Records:
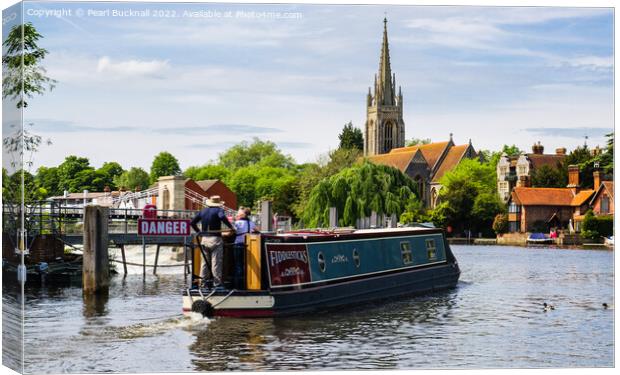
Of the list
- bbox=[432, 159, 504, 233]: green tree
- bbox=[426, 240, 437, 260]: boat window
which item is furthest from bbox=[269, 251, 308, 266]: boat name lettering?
bbox=[432, 159, 504, 233]: green tree

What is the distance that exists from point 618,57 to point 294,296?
8699mm

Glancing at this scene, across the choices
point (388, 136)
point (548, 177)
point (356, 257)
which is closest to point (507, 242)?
point (548, 177)

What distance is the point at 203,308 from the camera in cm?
1997

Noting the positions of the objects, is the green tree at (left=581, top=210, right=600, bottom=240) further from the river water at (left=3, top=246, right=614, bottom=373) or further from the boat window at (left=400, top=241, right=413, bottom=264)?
the boat window at (left=400, top=241, right=413, bottom=264)

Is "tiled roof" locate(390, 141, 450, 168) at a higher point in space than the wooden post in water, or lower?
higher

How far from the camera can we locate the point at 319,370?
15648 mm

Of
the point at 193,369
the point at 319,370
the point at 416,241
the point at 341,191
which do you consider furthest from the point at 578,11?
the point at 341,191

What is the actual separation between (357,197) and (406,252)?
2291 cm

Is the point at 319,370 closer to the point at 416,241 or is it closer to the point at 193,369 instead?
the point at 193,369

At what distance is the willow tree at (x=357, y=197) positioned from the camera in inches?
1964

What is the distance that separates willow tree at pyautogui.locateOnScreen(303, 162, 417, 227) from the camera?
49.9 metres

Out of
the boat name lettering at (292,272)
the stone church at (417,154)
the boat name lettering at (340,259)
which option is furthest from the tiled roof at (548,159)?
the stone church at (417,154)

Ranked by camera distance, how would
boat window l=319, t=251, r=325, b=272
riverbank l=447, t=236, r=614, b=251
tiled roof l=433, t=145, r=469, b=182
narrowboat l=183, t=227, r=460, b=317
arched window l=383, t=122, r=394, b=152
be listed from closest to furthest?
narrowboat l=183, t=227, r=460, b=317, boat window l=319, t=251, r=325, b=272, riverbank l=447, t=236, r=614, b=251, tiled roof l=433, t=145, r=469, b=182, arched window l=383, t=122, r=394, b=152

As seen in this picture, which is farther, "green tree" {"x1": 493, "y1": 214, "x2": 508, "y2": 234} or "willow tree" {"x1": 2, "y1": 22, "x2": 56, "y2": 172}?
"green tree" {"x1": 493, "y1": 214, "x2": 508, "y2": 234}
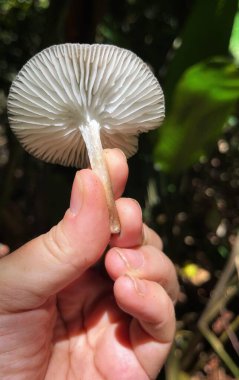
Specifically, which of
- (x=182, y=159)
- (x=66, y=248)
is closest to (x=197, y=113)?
(x=182, y=159)

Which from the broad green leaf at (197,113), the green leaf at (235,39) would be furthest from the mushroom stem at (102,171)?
the green leaf at (235,39)

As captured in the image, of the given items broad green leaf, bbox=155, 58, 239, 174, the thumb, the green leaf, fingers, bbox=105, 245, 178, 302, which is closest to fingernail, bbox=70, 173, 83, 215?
the thumb

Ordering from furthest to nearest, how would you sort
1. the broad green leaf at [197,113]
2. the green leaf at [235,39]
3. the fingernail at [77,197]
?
the green leaf at [235,39]
the broad green leaf at [197,113]
the fingernail at [77,197]

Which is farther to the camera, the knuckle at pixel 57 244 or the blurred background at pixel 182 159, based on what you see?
the blurred background at pixel 182 159

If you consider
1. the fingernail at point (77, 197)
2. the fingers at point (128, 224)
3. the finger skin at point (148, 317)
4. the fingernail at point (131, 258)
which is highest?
the fingernail at point (77, 197)

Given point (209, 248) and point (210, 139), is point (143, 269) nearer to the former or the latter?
point (210, 139)

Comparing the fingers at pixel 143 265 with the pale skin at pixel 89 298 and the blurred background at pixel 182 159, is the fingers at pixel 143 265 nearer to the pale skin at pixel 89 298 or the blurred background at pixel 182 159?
the pale skin at pixel 89 298

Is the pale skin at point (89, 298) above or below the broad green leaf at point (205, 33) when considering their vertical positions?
below
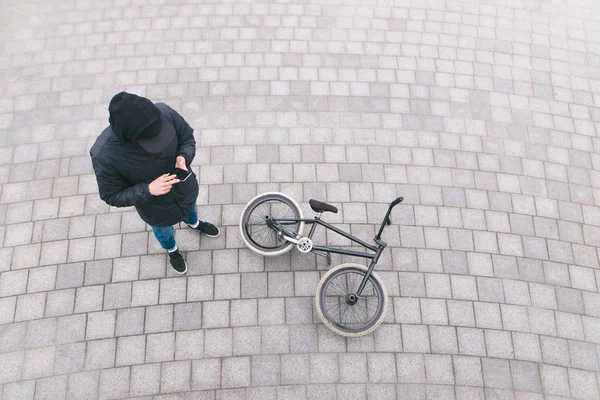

Short task:
Can you render the rows between the lines holding "What is the distance that separates" and "narrowboat l=183, t=227, r=460, b=317, boat", inclusive, as a two-column CSV with the headers row_text and answer? Give one CSV line per row, put each field in quotes, and turn any line breaks into spaces.

Exercise response:
row_text,answer
"What is the distance that separates willow tree at pyautogui.locateOnScreen(303, 162, 417, 227) from the camera?","49.9 metres"
"Out of the boat name lettering at (292,272) the stone church at (417,154) the boat name lettering at (340,259) which option is furthest from the tiled roof at (548,159)?","the stone church at (417,154)"
"Ranked by camera distance, how would boat window l=319, t=251, r=325, b=272 riverbank l=447, t=236, r=614, b=251 tiled roof l=433, t=145, r=469, b=182 narrowboat l=183, t=227, r=460, b=317 arched window l=383, t=122, r=394, b=152 be listed from closest to furthest?","narrowboat l=183, t=227, r=460, b=317, boat window l=319, t=251, r=325, b=272, riverbank l=447, t=236, r=614, b=251, tiled roof l=433, t=145, r=469, b=182, arched window l=383, t=122, r=394, b=152"